Getting interested in blog world is another strangely mindful experience. When I started reading other people’s blogs I realised that documenting everyday life somehow makes you value ordinary, daily existence. It’s just like writing a diary, something I’ve always like the idea of but never really got to grips with. Perhaps it is the ability to really capture moments in time with pictures as well as words. There’s something very therapeutic in reflecting on the things in your life that have given you pleasure.

Anyway, don’t feel too sorry for me and my lonely moments (er, it’s ok, I know you don’t!). I enjoyed having a bit of time to play at taking photos of the buds and blooms that are around at the moment. I have been quite pleased with the results from my iPhone camera.

It wasn’t long before I had a visit from Babykins and the Husband. I had a fun, if slightly strained time (I knew he had no spare clothes with him) helping Babykins get to grips with mud and water.

Not long after he had gone, the other two arrived with Grandma. They worked together for a while, taking straw to the strawberry patch but they weren’t really in the mood to cooperate with each other. Grandma decided to take the Middle Miss off to the shops and Son Number One stayed behind with me.

I was trying to finish digging over the patch where the broccoli had been, in order to plant the rest of the seed potatoes.
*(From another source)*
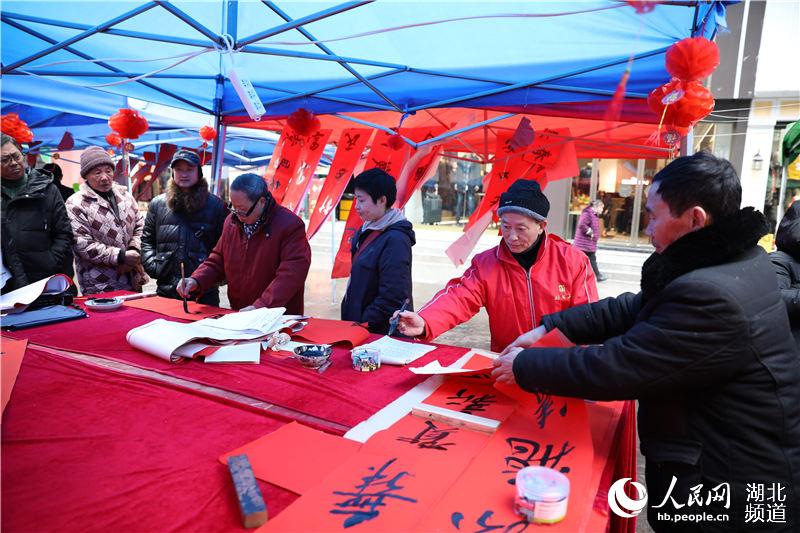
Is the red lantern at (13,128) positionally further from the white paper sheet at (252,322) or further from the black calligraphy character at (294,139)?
the white paper sheet at (252,322)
Fortunately, this was a job Son Number One was happy to help with. We did some digging, We did some raking, then I made the holes and he planted the spuds. When we had no more potatoes left, we decided to fill in the rest of the bed with a few rows of peas. I was very glad I had a helper at this point because I wanted to construct some sort of support for them to climb up. It would have been a tricky job on my own. It’s been a long time coming, having a boy who was more of a help than a hindrance in the garden but it’s happened this weekend.